Pre-operative templating using high-quality radiographs and CT scans is essential for Total Elbow Arthroplasty. This process involves:
* Selecting the appropriate type of prosthesis (e.g., linked/semi-constrained).
* Estimating the correct humeral and ulnar implant sizes.
* Anticipating the amount of bone resection required.
* Identifying areas of significant bone loss that may require allograft bone augmentation or custom implants.
* Planning for potential ulnar nerve transposition.
* Considering the need for an olecranon osteotomy for exposure in very stiff or deformed elbows.

Patient Positioning

For most elbow reconstruction procedures in RA, particularly total elbow arthroplasty, the lateral decubitus position is preferred.
* The patient is positioned on their unaffected side with appropriate padding at bony prominences (e.g., dependent fibular head, iliac crest).
* The operative arm is draped free, supported by a padded arm bolster or specific elbow positioner. This allows full access to the posterior aspect of the elbow and facilitates unimpeded flexion and extension during the procedure.
* The shoulder should be abducted to approximately 90 degrees and externally rotated to avoid traction injury to the brachial plexus.
* The head and neck should be maintained in a neutral position.
* A sterile tourniquet is applied to the proximal upper arm.
The prone position can also be utilized, especially for bilateral cases or if shoulder pathology precludes the lateral decubitus position. However, it can make ulnar nerve management slightly more challenging. The supine position with an arm board is generally reserved for anterior or medial approaches (e.g., isolated ulnar nerve decompression, anterior synovectomy), which are less common for comprehensive elbow reconstruction in advanced RA.

Detailed Surgical Approach / Technique

For advanced rheumatoid arthritis with significant articular destruction, Total Elbow Arthroplasty (TEA) is the most consistently effective surgical intervention. The posterior approach provides excellent exposure for TEA.

Total Elbow Arthroplasty (TEA) - Posterior Approach

1. Incision and Initial Dissection

  • A straight posterior midline skin incision is made, centered over the olecranon. This incision typically extends approximately 8-10 cm proximally over the distal humerus and 5-7 cm distally over the proximal ulna. Care is taken to avoid violating previously scarred skin if possible.
  • Dissect through the subcutaneous tissue to expose the deep fascia over the triceps tendon. Elevate full-thickness skin flaps medially and laterally.

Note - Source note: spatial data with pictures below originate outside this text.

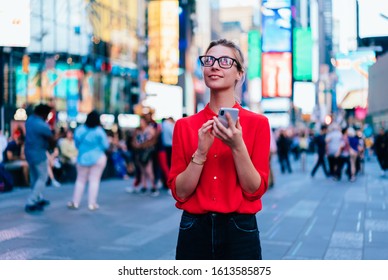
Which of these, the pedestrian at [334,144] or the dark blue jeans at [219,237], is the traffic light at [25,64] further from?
the dark blue jeans at [219,237]

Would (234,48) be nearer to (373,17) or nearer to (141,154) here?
(373,17)

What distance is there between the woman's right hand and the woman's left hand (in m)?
0.03

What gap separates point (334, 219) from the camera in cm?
878

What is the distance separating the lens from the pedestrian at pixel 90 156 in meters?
9.75

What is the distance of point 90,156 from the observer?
9.73 metres

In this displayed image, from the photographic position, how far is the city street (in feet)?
20.4

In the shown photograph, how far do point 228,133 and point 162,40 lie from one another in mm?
42752

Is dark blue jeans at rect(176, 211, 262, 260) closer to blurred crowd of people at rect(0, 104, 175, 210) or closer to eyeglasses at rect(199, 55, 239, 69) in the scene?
eyeglasses at rect(199, 55, 239, 69)

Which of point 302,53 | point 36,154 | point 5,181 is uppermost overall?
point 302,53

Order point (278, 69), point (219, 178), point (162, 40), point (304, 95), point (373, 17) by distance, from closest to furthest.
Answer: point (219, 178) < point (373, 17) < point (162, 40) < point (278, 69) < point (304, 95)

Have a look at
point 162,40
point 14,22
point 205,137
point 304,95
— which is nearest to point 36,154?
point 14,22

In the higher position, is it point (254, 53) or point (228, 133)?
point (254, 53)

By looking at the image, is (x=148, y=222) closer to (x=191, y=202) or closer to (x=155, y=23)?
(x=191, y=202)

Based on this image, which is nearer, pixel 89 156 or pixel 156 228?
pixel 156 228
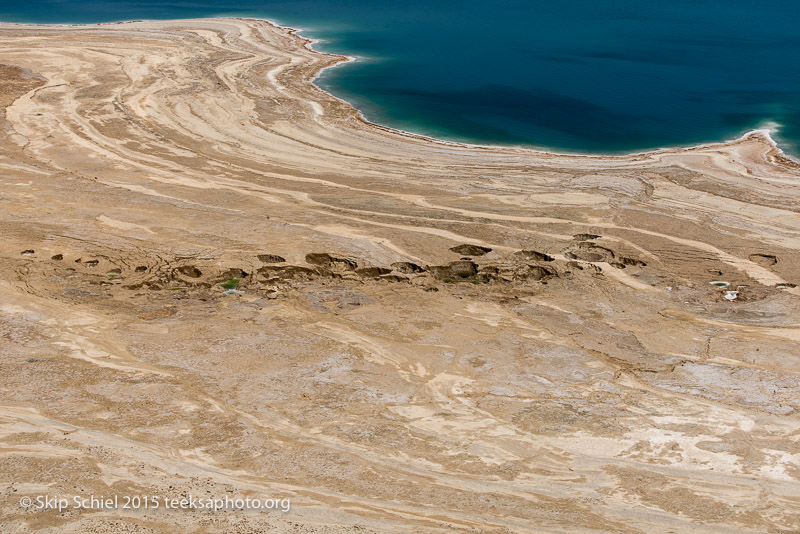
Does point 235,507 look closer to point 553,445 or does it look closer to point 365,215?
point 553,445

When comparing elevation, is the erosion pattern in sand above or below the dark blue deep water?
below

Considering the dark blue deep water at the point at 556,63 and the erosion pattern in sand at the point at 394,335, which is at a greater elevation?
the dark blue deep water at the point at 556,63

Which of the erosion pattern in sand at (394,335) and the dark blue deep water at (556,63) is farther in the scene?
the dark blue deep water at (556,63)

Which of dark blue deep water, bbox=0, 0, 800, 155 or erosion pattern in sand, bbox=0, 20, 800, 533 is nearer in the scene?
erosion pattern in sand, bbox=0, 20, 800, 533

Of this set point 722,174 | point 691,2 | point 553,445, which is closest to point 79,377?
point 553,445
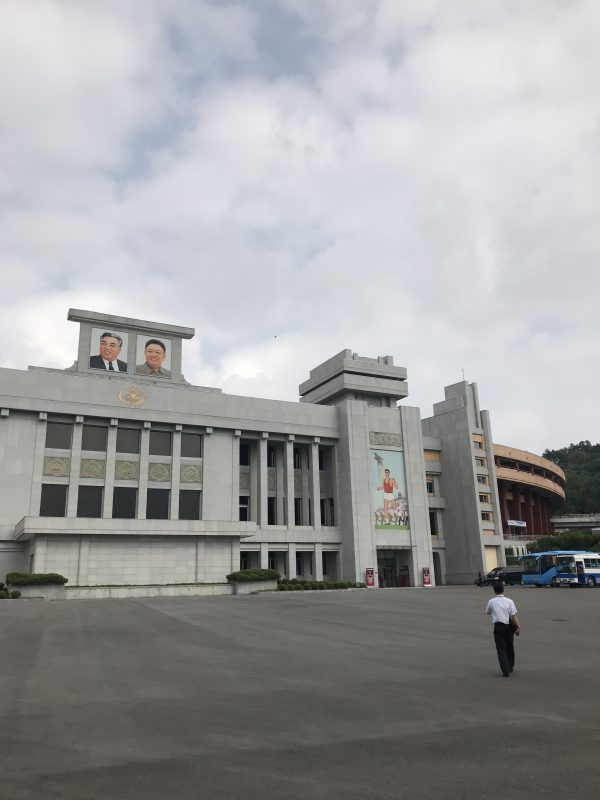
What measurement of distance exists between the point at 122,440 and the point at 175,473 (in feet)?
16.6

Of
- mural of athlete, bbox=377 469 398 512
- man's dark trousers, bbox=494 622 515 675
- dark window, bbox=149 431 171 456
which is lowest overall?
man's dark trousers, bbox=494 622 515 675

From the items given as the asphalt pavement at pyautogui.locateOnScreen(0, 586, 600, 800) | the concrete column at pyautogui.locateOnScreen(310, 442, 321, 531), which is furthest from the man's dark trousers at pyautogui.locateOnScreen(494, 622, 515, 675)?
the concrete column at pyautogui.locateOnScreen(310, 442, 321, 531)

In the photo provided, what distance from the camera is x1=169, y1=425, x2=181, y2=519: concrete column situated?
5059 centimetres

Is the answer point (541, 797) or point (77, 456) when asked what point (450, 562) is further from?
point (541, 797)

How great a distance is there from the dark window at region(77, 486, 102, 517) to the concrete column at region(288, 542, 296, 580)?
16327mm

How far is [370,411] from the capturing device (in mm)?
59969

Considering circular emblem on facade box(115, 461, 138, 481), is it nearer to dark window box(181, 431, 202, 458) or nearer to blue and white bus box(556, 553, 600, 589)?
dark window box(181, 431, 202, 458)

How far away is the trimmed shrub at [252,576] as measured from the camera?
43.1m

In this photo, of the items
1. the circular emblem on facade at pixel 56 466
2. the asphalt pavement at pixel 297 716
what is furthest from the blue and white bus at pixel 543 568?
the circular emblem on facade at pixel 56 466

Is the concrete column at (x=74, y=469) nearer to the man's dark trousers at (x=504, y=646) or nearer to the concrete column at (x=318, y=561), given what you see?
the concrete column at (x=318, y=561)

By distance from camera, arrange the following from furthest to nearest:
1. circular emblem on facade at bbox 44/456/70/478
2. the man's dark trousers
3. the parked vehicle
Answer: the parked vehicle → circular emblem on facade at bbox 44/456/70/478 → the man's dark trousers

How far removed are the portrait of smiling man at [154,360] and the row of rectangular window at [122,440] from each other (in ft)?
20.1

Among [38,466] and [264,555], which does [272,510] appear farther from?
[38,466]

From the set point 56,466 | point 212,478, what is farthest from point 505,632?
point 212,478
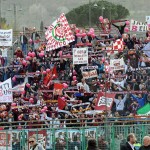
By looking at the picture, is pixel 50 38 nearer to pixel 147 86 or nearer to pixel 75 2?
pixel 147 86

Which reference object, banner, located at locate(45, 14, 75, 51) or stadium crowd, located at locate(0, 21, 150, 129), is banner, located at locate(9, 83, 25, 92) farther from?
banner, located at locate(45, 14, 75, 51)

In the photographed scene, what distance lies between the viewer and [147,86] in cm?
2914

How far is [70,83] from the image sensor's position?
1328 inches

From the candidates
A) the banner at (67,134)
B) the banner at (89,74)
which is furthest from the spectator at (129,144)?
the banner at (89,74)

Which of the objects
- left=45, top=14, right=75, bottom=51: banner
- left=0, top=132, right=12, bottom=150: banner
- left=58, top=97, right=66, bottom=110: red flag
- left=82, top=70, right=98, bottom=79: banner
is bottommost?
left=0, top=132, right=12, bottom=150: banner

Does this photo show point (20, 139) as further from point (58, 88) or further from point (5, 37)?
point (5, 37)

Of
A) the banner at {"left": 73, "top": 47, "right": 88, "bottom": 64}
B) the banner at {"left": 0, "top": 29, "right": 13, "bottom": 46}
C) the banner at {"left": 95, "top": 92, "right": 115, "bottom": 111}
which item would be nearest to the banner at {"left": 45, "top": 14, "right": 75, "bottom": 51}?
the banner at {"left": 0, "top": 29, "right": 13, "bottom": 46}

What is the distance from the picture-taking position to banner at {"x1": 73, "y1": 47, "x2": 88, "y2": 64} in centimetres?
3250

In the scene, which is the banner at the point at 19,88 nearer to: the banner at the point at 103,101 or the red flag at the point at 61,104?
the red flag at the point at 61,104

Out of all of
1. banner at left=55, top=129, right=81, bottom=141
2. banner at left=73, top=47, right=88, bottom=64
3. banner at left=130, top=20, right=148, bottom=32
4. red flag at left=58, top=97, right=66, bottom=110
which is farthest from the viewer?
banner at left=130, top=20, right=148, bottom=32

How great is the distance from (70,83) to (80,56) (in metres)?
1.56

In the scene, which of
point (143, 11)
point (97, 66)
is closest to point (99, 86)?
point (97, 66)

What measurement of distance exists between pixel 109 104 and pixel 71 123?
1.75m

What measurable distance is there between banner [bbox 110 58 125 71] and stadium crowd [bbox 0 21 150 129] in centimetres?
10
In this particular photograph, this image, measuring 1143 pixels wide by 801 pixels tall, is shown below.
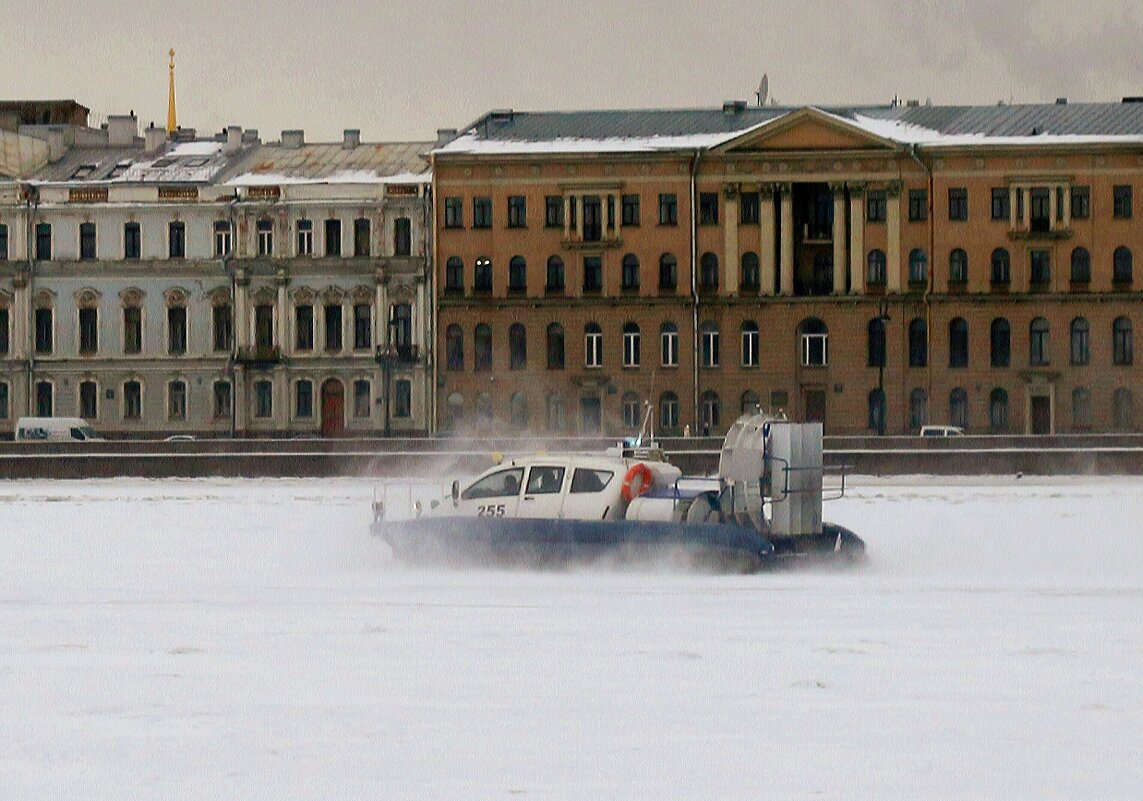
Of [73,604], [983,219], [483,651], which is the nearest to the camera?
[483,651]

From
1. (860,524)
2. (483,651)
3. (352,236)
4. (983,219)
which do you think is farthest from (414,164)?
(483,651)

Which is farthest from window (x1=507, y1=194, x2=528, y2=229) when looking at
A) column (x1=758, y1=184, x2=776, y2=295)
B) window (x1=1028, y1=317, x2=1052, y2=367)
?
window (x1=1028, y1=317, x2=1052, y2=367)

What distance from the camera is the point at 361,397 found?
72.8 m

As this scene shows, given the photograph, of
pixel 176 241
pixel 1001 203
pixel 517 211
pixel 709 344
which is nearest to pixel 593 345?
pixel 709 344

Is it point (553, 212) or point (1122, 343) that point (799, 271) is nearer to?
point (553, 212)

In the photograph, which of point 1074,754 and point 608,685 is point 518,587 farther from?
point 1074,754

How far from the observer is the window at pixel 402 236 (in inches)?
2872

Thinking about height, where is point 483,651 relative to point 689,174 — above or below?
below

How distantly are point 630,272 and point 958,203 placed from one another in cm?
1179

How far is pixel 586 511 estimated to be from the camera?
64.0 feet

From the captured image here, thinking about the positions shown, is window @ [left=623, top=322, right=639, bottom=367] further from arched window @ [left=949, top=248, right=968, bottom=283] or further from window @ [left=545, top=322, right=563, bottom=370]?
arched window @ [left=949, top=248, right=968, bottom=283]

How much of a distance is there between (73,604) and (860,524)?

2. Ulnar Nerve Identification and Transposition

  • Crucial Step: The ulnar nerve must be identified and protected early in the dissection. It is typically found posterior to the medial epicondyle, within the cubital tunnel.
  • Carefully release the cubital tunnel retinaculum and dissect the ulnar nerve from its bed, tracing it proximally as it passes under the medial head of the triceps and distally as it enters the flexor-carpi ulnaris.
  • Perform a thorough neurolysis, freeing the nerve from any adhesions or surrounding inflamed tissue.
  • Given the common valgus deformity and potential for post-operative swelling or fibrosis in RA, prophylactic anterior submuscular transposition of the ulnar nerve is strongly recommended. This involves creating a new bed anterior to the medial epicondyle, deep to the flexor-pronator mass, ensuring the nerve lies without tension throughout the full range of elbow motion. The nerve is then secured in its new position with fascial sutures.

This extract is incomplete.